Evidemment, au début du film c'est un peu artificiel : il faut bien que le film justifie ou exhibe d'un quelconque manière son projet ambitieux. Le point de départ est l'Amérique (profonde pusiqu'on est au Texas) post 11 septembre, engagée en pleine guerre avec l'Irak. La bonne idée pour ancrer le film dans le réel, c'est de ne jamais le dater explicitement à l'écran, mais de se servir du contexte social ou culturel pour nous renseigner. Ce seront tantôt des chansons de Coldplay, The Hives, Cheryl Crowe, Vampire Weekend (sur une séquence tordante), ou plus tard Arcade Fire et Wilco. Ce sera aussi des références directes à des artistes aussi variés que Britney Spears ou Lady Gaga (écoutées par la grande soeur à différentes étapes de sa vie), où à la guerre puis l'élection d'Obama. Si un sentiment de connivence forcée ou de sur-saturation de références peut planer un moment au début du film, l'équilibre est ensuite atteint entre ellipses élégantes (les vêtements et les coupes de cheveux y sont de meilleurs indicateurs que le physique des personnages, parfois) et références discrètes.
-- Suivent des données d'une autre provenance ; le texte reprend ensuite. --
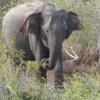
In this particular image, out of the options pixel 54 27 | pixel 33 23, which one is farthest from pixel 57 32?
pixel 33 23

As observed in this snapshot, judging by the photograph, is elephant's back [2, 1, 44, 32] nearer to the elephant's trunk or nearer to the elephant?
the elephant

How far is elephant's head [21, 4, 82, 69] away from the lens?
7122mm

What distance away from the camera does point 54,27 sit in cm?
730

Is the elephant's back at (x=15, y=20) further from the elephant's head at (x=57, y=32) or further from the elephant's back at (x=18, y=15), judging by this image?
the elephant's head at (x=57, y=32)

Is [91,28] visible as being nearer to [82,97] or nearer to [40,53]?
[40,53]

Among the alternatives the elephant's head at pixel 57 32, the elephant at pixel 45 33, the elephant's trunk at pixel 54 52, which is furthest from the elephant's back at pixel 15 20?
the elephant's trunk at pixel 54 52

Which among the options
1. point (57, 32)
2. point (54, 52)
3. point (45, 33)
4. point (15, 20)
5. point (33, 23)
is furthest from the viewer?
point (15, 20)

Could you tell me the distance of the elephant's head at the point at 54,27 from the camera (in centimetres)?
712

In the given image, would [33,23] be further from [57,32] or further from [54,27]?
[57,32]

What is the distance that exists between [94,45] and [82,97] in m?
4.29

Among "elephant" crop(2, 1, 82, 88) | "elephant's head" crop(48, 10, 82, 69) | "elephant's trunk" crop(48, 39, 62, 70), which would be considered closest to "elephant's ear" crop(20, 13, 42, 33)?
"elephant" crop(2, 1, 82, 88)

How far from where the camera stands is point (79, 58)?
9.45 m

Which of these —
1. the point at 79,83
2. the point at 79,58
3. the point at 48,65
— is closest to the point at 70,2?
the point at 79,58

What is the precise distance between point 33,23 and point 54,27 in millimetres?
550
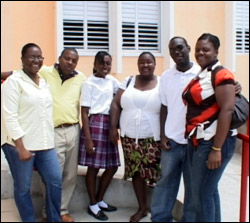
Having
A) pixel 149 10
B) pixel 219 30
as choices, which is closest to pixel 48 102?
pixel 149 10

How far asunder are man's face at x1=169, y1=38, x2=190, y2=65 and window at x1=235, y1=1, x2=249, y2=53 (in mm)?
4606

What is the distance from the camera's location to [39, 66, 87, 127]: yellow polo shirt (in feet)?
10.8

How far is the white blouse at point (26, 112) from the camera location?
9.24 feet

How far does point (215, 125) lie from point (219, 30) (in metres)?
4.57

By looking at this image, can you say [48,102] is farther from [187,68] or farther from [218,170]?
[218,170]

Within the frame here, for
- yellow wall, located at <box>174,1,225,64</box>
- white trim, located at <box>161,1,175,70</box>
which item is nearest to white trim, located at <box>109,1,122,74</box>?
white trim, located at <box>161,1,175,70</box>

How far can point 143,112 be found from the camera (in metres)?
3.25

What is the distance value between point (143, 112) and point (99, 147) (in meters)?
0.57

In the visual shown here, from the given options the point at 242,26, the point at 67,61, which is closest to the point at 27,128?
the point at 67,61

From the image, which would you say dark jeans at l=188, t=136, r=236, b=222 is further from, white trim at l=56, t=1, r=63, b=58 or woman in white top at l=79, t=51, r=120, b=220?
white trim at l=56, t=1, r=63, b=58

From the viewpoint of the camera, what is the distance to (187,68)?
9.79ft

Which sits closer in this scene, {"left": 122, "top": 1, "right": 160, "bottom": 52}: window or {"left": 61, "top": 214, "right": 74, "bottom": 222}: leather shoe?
{"left": 61, "top": 214, "right": 74, "bottom": 222}: leather shoe

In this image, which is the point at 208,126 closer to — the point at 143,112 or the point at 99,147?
the point at 143,112

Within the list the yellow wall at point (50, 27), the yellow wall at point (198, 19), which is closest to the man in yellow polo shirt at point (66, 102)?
the yellow wall at point (50, 27)
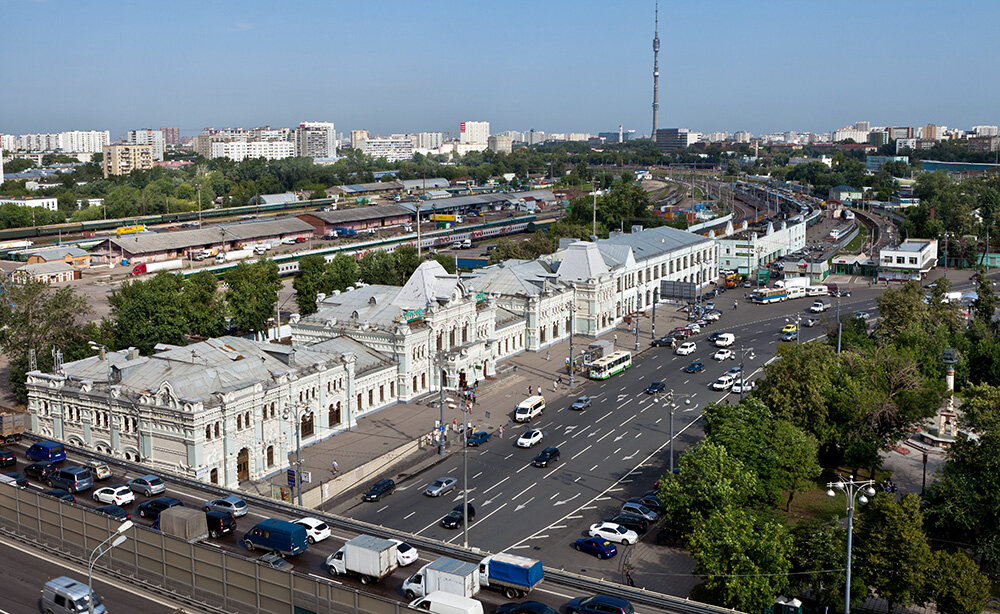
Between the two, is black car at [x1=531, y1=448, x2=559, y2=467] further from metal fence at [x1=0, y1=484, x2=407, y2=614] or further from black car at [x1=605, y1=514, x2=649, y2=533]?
metal fence at [x1=0, y1=484, x2=407, y2=614]

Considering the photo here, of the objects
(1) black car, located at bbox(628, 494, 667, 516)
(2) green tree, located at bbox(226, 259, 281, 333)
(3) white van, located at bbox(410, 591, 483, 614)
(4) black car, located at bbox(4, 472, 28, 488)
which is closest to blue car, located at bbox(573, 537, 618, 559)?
(1) black car, located at bbox(628, 494, 667, 516)

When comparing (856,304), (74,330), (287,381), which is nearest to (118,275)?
(74,330)

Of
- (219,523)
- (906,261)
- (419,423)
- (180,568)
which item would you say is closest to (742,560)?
(219,523)

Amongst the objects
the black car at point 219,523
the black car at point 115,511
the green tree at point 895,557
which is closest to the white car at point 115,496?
the black car at point 115,511

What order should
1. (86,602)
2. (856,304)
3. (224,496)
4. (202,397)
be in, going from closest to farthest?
(86,602)
(224,496)
(202,397)
(856,304)

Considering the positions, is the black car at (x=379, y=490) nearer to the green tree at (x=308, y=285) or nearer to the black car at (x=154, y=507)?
the black car at (x=154, y=507)

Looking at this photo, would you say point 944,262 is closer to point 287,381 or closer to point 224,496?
point 287,381
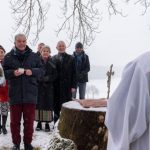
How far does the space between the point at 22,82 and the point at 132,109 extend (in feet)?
13.3

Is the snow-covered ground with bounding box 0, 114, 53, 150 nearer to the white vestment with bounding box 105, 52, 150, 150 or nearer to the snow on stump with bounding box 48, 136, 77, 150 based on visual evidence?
the snow on stump with bounding box 48, 136, 77, 150

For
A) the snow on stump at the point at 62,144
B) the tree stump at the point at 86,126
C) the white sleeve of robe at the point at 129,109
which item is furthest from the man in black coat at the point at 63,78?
the white sleeve of robe at the point at 129,109

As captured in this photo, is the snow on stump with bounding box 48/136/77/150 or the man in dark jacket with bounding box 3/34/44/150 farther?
the man in dark jacket with bounding box 3/34/44/150

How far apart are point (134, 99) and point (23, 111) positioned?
13.8 ft

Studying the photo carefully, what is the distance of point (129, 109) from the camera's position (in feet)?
8.86

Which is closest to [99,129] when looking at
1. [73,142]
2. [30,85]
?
[73,142]

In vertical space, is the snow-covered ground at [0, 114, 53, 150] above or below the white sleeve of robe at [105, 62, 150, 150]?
below

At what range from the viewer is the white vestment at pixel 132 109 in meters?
2.67

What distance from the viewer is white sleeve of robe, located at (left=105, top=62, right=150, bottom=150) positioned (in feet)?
8.77

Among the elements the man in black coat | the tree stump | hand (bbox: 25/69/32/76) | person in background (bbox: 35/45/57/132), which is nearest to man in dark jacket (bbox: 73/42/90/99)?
the man in black coat

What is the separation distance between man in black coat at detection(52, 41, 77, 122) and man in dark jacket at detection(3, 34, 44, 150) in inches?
80.7

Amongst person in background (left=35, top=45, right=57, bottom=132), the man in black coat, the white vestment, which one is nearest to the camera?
the white vestment

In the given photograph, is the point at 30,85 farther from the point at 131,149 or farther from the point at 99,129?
the point at 131,149

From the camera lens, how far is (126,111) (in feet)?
8.89
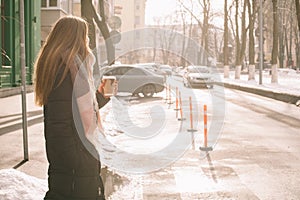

Et peu à peu, commence à opérer la magie, à infuser une étrange mélancolie dans l'ensemble. Ces tranches de vie collectives forment une fresque de l'Amérique contemporaine autant d'une description criante de vérité de ce qu'est une famille dans une société occidentale de nos jours. Mariages, divorces, enfants, célibat, remariage malheureux, déménagements successifs, changements d'écoles... Le film énumère sagement des situations crédibles sans jamais en faire trop, incarnées avec un brio non négligeable par une Patricia Arquette qui se faisait rare, par Ethan Hawke qui vieillit remarquablement bien, et par deux inconnus que l'on voit passer de gamins rigolos et revanchards en jeunes adultes presque responsable - non sans se farcir toute la splendeur de leur âge ingrat. Et ces portraits croisés, dont Mason Jr est en quelque sorte le centre, ont quelque chose de précieux : la démarche unique du réalisateur (avoir retrouvé régulièrement ses interprètes pendant 12 ans, écrit au fur et à mesure son film en fonction de leur physique changeant, mais aussi des évolutions de la société) prend tout son sens. Et si Obama n'avait pas été élu, à quoi aurait ressemblé la suite du film ? Et si quelque chose était arrivé (de plus ou moins grave, je n'entends pas forcément le plus funeste) à de ses interprètes ? Voir le travail du temps agir littéralement sur ces corps a quelques chose de bouleversant et confère au film un statut un peu bâtard, pas totalement cinématographique, pas totalement fictif, à mi chemin entre la fresque romanesque, la série télévisée feuilleton et le documentaire un peu expérimental.

Mais là où Linklater frappe juste, c'est dans le sens de la sobriété et de l'écriture. Le concept est suffisamment beau et original tel quel, pas besoin d'en faire des tonnes, alors l'histoire reste des plus simples, et la mise en scène est toujours à son service sans chercher le spectaculaire à tout prix. Si vous venez pour des plans d'une virtuosité inouïe, repassez. Par contre, si vous venez pour des dialogues excellents et des comédiens hors pairs, soyez les bienvenus. On navigue entre toutes les émotions sans jamais tomber dans la caricature : drame et tragédie lorsque le nouveau mari s'avère alcoolique et violent, comédie pure et tendre quand la nouvelle femme du père présente ses beaux enfants à ses parents, un peu plus conservateurs qu'eux, et puis il y a des moments de grâce, un peu aléatoires. Un père divorcé qui emmène ses enfants au base-ball ou son fils en camping, une scène nocturne dans un diner, les retrouvailles inattendues entre un ex ouvrier clandestin et celle qui fut de bon conseil pour lui, etc.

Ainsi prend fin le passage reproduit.